Les analystes qui espéraient que le troisième plénum permettrait de mettre en place une importante relance budgétaire pour stimuler la demande intérieure, des mesures pour sauver le secteur immobilier en difficulté ou des réformes du hukou et de la sécurité sociale pour augmenter la part de la consommation intérieure, ont été déçus. Malgré les preuves plus que suffisantes que le ralentissement actuel de la Chine est dû à une demande insuffisante, à une épargne élevée, à une déflation de la dette et à la chute des prix et des investissements immobiliers, les mesures concrètes pour renforcer la confiance des investisseurs et augmenter la consommation des ménages en pourcentage du PIB ont fait cruellement défaut.

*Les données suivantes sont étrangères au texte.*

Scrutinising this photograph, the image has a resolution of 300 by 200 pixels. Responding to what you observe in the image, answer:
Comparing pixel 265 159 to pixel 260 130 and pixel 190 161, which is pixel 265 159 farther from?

Cela suggère un décalage entre ce dont l'économie chinoise a besoin pour se redresser rapidement et ce que les dirigeants politiques sont prêts à offrir. Les dirigeants politiques chinois comprennent-ils les menaces à court terme auxquelles l'économie chinoise est confrontée et ce qui est nécessaire pour stimuler une reprise ?
Dans un certain sens, leur réticence à relancer l’économie chinoise est compréhensible. Les dirigeants chinois n’avaient peut-être pas prévu que leur répression sur l’immobilier provoquerait la chute brutale et prolongée des prix de l’immobilier et des investissements qu’elle a provoquée au cours des trois dernières années. Mais ils peuvent affirmer qu’elle a néanmoins produit les résultats escomptés : désendettement, logements plus abordables et fin d’un boom immobilier de plusieurs décennies, alimenté par la dette et qui était clairement insoutenable.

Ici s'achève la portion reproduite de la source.